Goal >> Rewrite the rows from the line with "What amount of" up to and including the last line of the rows as a numbered list, leaving out any blank lines.

──────────────────────────────

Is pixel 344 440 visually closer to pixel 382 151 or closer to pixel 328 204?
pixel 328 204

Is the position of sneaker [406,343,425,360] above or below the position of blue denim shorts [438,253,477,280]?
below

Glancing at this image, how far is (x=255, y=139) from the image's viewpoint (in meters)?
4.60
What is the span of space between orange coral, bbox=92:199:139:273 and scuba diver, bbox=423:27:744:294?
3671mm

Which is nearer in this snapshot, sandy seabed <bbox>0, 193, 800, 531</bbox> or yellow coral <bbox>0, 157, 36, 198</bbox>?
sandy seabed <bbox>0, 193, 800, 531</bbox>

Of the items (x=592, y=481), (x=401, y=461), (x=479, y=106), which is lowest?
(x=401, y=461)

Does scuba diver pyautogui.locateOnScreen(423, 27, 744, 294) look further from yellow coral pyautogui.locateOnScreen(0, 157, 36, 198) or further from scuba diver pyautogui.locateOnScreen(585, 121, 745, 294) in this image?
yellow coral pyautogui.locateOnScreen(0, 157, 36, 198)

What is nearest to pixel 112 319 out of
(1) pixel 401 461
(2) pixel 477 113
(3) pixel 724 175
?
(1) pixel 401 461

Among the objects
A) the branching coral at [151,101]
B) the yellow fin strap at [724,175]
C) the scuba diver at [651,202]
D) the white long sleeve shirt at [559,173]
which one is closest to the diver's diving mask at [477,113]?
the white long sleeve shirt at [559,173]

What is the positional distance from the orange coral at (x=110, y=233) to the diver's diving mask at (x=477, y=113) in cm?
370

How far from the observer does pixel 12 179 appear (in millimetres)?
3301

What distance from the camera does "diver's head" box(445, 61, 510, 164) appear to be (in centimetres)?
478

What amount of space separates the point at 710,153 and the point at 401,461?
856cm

──────────────────────────────

Response to the task >>
1. What amount of space separates the point at 710,153 and the point at 401,461?
2. 856cm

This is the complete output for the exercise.